Trying to get someone's attention? Looking angry may be the key. The face most likely to stand out in a crowd is an irate one, according to a new study, and men are better than women at picking up the anger that a face conveys.That seems rather glib and over-committed to evolutionary biology. One could just as well crank out a theory that women today have learned to blunt their perception of anger in faces so that they can form and preserve relationships with men. Even within the evolutionary theorizing: Why is it more helpful to a man to see anger? If the man is more able to fight, and the woman needs to rely more on fleeing, then the woman has the greater advantage in quickly perceiving anger.
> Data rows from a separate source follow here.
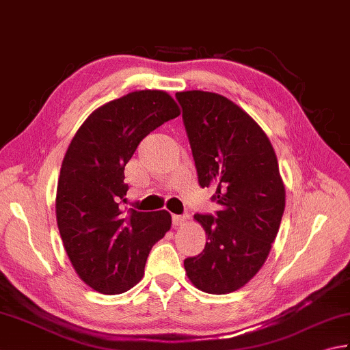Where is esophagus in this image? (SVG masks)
I'll list each match as a JSON object with an SVG mask.
<instances>
[{"label":"esophagus","instance_id":"esophagus-1","mask_svg":"<svg viewBox=\"0 0 350 350\" xmlns=\"http://www.w3.org/2000/svg\"><path fill=\"white\" fill-rule=\"evenodd\" d=\"M187 221V216L186 215H172V224L174 227H181L186 224Z\"/></svg>","mask_w":350,"mask_h":350}]
</instances>
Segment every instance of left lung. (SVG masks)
Returning <instances> with one entry per match:
<instances>
[{
	"mask_svg": "<svg viewBox=\"0 0 350 350\" xmlns=\"http://www.w3.org/2000/svg\"><path fill=\"white\" fill-rule=\"evenodd\" d=\"M192 148L198 183L213 187L215 215L196 213L206 230L202 253L184 260L187 278L208 294H228L265 263L285 210V187L267 134L227 97L175 94Z\"/></svg>",
	"mask_w": 350,
	"mask_h": 350,
	"instance_id": "obj_1",
	"label": "left lung"
}]
</instances>
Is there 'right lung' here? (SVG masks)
<instances>
[{"label":"right lung","instance_id":"obj_1","mask_svg":"<svg viewBox=\"0 0 350 350\" xmlns=\"http://www.w3.org/2000/svg\"><path fill=\"white\" fill-rule=\"evenodd\" d=\"M180 116L164 91H134L96 109L72 137L56 193V219L65 252L87 285L122 294L144 274L150 248L172 217L166 210H123L124 166L140 142Z\"/></svg>","mask_w":350,"mask_h":350}]
</instances>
On the other hand, women are more adept at detecting more socially relevant expressions that communicate happiness, sadness, surprise and disgust....
Detecting the angry man in a sea of faces, the authors say, has a survival advantage for both sexes.
"From an evolutionary perspective," [postdoctoral fellow Mark A. Williams and psychology professor Jason B. Mattingley] write, "the potential for physical threat from a male is greater than that from a female."
So any perceptual system that helps detect an angry man is an advantage.
I don't like the way sociobiologists observe something and then generate a reason why it would have had a survival advantage. If they'd observed the opposite, they'd have been able to generate a reason to support it too. The fixed point is their belief that the quality they've discovered exists at a biological level, and it's easy enough to make everything fit.
(People who think everything is socially constructed are at least as irritating.)